Most bank workers low paid

 

“It’s the top executive pay which hits the headlines. But the reality is that banks are low-paying employers with starting pay at the rate of the living wage.”

 

But Mark Carney also warned that attempts to limit the pay and bonus culture would not, on its own, prevent a re-run of the banking crisis. And he said those who were paid to provide a bank’s own internal oversight had to do the jobs they were paid for or leave.

 

Responsibility

 

“If you’re chair of an audit committee, you have responsibility for the activities of an institution. And if you don’t think you can discharge that responsibility, you shouldn’t be on that board.”

 

Carney warned in two separate speeches in New York against bank bosses who worked in a “bubble” and had become “detached”.

 

“Operating in a heads-I-win-tails-you lose bubble, the world’s largest banks threatened the stability of the global financial system”, he told the meeting.

 

“Their bail-out using public funds undermines market discipline and goes to the heart of fairness in our societies.

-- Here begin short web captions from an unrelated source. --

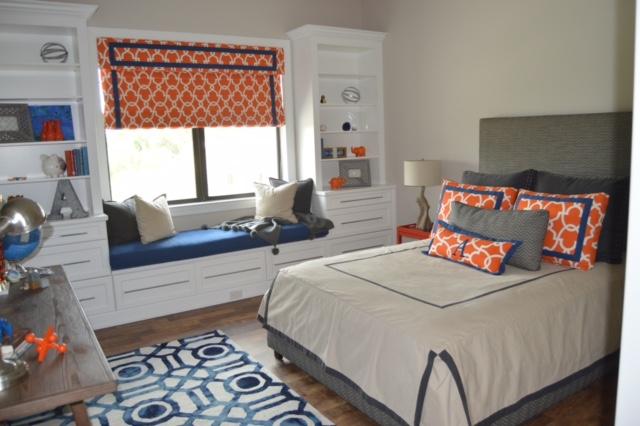 Wellington Aero Club - Residential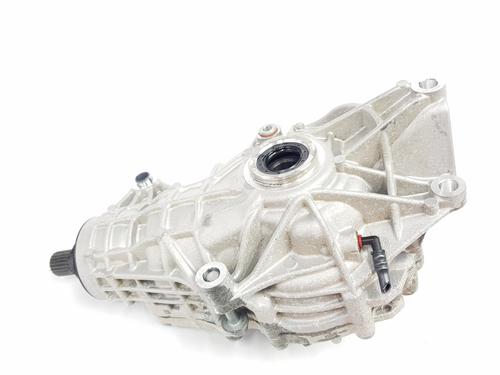 Differential, foran ALFA ROMEO STELVIO (949_) 2.0 Q4 (949.AXA2A) (280 hp) 30276099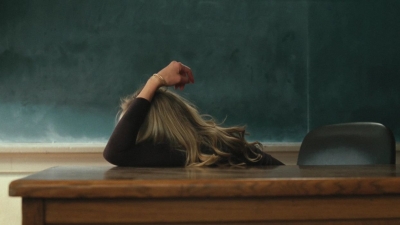 Profesoară în comă alcoolică la şcoală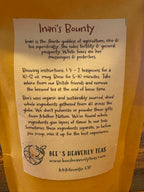 Inari’s Bounty Small bag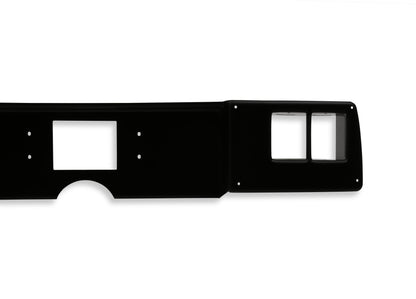 Holley Dash Bezels for Holley EFI 7" Dashes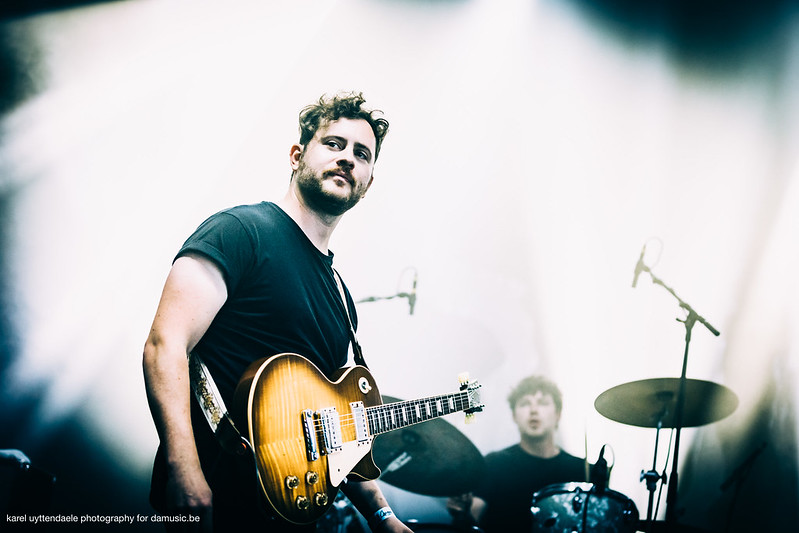 daMusic's tweet photo. .@kavkaoudaan biedt dit jaar onderdak aan #Thorninmyside festival, waar @sonsyeahsons en #LeNoise alvast te gast zijn. https://t.co/cT6eX45cWT https://t.co/foBTy6l1Bn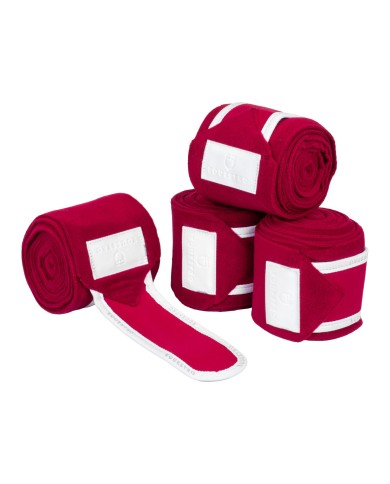 FASCE PILE EQUESTRO (4 PZ)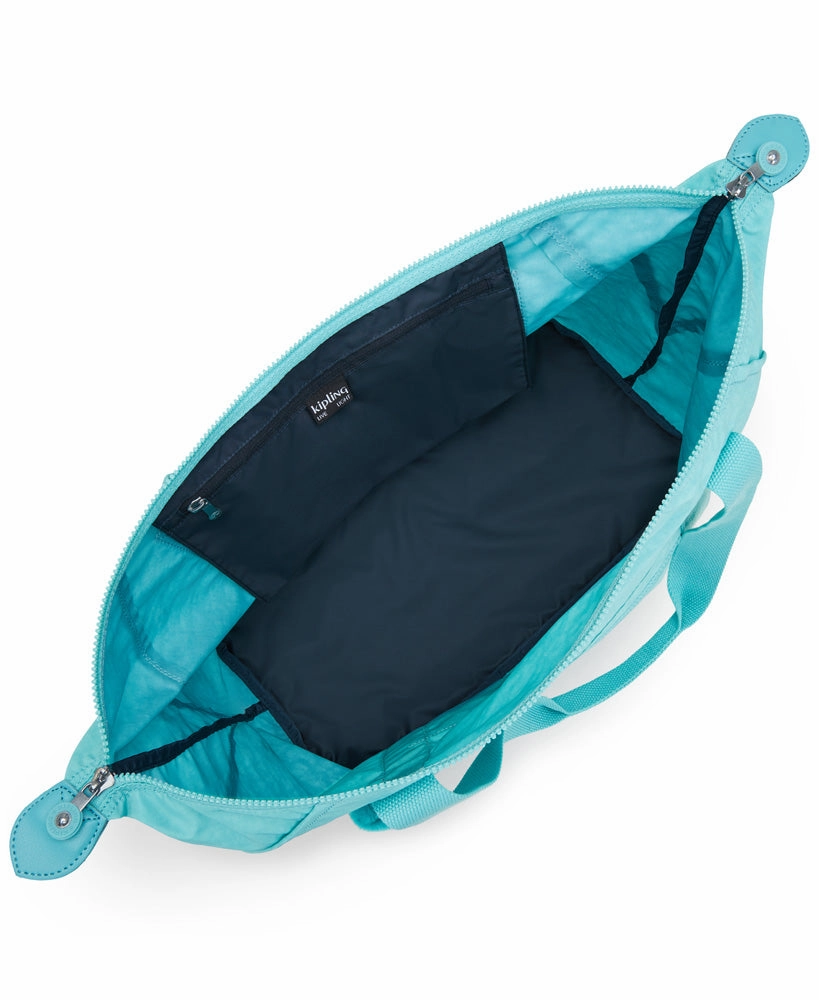 Kipling Art Medium Weekender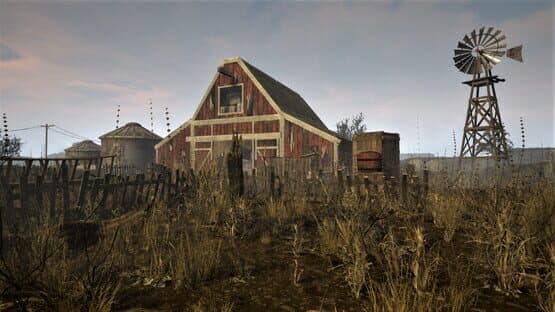 Barn Finders — screenshot 7
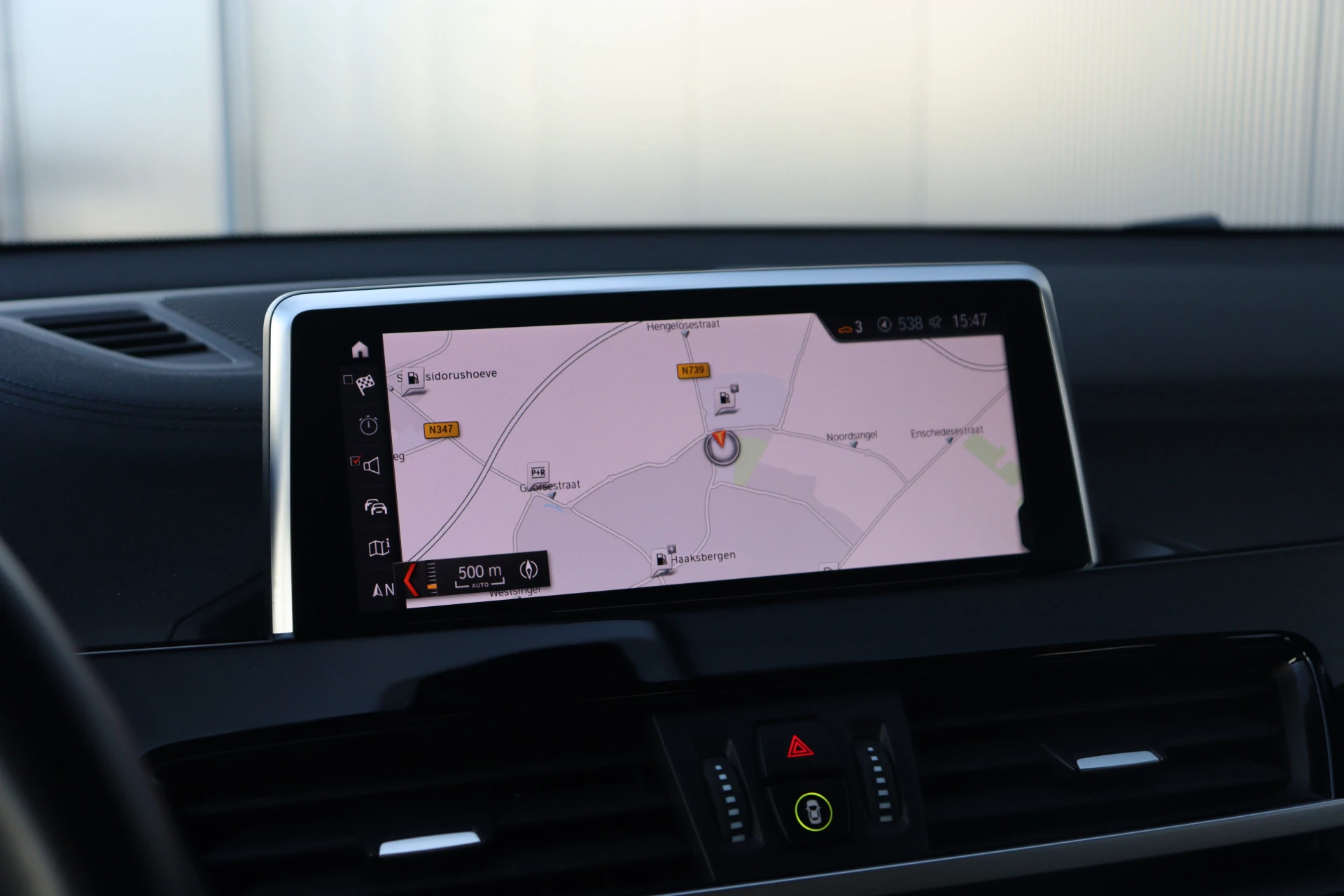 Hoofdafbeelding BMW X2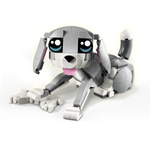 31163 - Creator 3n1 - Playful Cat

This cannot be allowed to continue.”

 

Loan rate rigged

 

Carney also addressed another bank scandal which rigged the interest rate banks charged each other for loans.

 

The financial crisis was deepened by the reluctance of banks to trust each other with loans between banks, using Libor, the inter-bank leading rate, set in London.

 

This rate, and how it was rigged, is a scandal still stalking the Square Mile of the City of London where millions were made by the scam.

 

Carney said, “These are individuals who were totally detached from what the ultimate purpose of what that benchmark really is.” It had become “a game between people within a square mile.”

 

Business as usual?

 

It’s clear that the hundreds of thousands of bank workers are paying the price for their bosses’ actions – as are the rest of us.

 

“Hundreds of billions of pounds have been pumped into the banking system in bail outs and by printing more money to keep the world’s financial system going,” said Dominic Hook.

 

“The result of the austerity caused by the financial crash is our pay being hammered and our public services being torn apart.

 

“A huge number of those in the top tax bracket work in the banking and financial sector. As Carney says, it is business as usual for them with the added bonus of even bigger tax cuts being offered by the Tories, and that cannot be justified,” he added.